Nikkei Closes Above 70,000 for First Time as US-Iran Truce Lifts Buying

- Nikkei 225 closed above 70,000 for the first time on June 18, a fourth straight record high
- The immediate trigger was a US-Iran ceasefire memorandum that cooled geopolitical risk
- A weak yen has steadily lifted exporter earnings forecasts, fueling the rally
- Taiwanese investors face a chase-or-take-profit dilemma, with Fed hikes and FX reversal as key risks
The Nikkei 225 closed above 70,000 for the first time on June 18, its fourth consecutive record high. The round number is more symbolic than fundamental, but it crystallizes a two-year story of structural re-rating in Japanese equities.
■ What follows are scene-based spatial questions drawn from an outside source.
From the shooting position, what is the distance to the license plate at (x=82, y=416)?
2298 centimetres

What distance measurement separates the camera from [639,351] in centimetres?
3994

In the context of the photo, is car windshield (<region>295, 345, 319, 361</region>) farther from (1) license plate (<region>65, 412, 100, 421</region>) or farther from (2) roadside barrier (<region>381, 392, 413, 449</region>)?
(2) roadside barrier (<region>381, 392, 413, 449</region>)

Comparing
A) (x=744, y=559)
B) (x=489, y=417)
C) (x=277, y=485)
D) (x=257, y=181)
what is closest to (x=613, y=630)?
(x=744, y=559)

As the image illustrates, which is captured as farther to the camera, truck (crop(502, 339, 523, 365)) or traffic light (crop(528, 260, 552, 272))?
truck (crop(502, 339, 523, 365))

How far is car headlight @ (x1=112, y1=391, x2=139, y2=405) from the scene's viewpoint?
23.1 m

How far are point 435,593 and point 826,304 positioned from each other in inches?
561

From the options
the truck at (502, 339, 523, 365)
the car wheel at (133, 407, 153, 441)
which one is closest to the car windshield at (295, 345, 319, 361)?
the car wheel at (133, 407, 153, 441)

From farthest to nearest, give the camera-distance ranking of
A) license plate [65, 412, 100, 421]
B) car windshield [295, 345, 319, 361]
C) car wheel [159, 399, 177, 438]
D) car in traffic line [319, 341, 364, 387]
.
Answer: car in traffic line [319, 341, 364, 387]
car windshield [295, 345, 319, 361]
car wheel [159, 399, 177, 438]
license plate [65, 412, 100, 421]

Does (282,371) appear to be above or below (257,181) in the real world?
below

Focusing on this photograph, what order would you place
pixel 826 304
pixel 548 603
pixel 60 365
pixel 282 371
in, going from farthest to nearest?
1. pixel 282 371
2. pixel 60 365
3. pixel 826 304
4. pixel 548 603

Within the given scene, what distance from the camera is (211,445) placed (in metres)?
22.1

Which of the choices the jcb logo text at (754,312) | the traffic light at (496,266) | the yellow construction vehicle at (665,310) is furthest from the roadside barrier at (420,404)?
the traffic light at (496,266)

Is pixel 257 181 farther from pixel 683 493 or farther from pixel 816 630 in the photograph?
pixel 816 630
The immediate catalyst came from abroad: a US-Iran ceasefire memorandum cooled geopolitical risk, pushed oil futures lower, and rotated money out of bonds and gold back into stocks, with broad buying across sectors rather than a narrow rally. The deeper fuel, however, is the weak yen. Exporters' overseas earnings are inflated in yen terms, so brokerages keep raising profit forecasts, and valuations look less stretched as the earnings denominator grows. The record high and yen weakness are two sides of one coin. Unlike the 1989 bubble peak, this advance rests on governance reform, foreign inflows and FX-driven profits rather than property and credit excess, which makes it better supported but more dependent on rates and the currency. Three paths follow: continued strength if the truce holds and the yen stays soft; a sharp pullback if Fed or BOJ hikes lift the yen and erase the export bonus; or high-level churn. For overseas investors, the key is to separate price gains from FX gains, since a yen rebound could erode returns. Watch whether the truce is actually implemented, the Fed and BOJ rate paths, and whether dollar-yen reverses from around 161.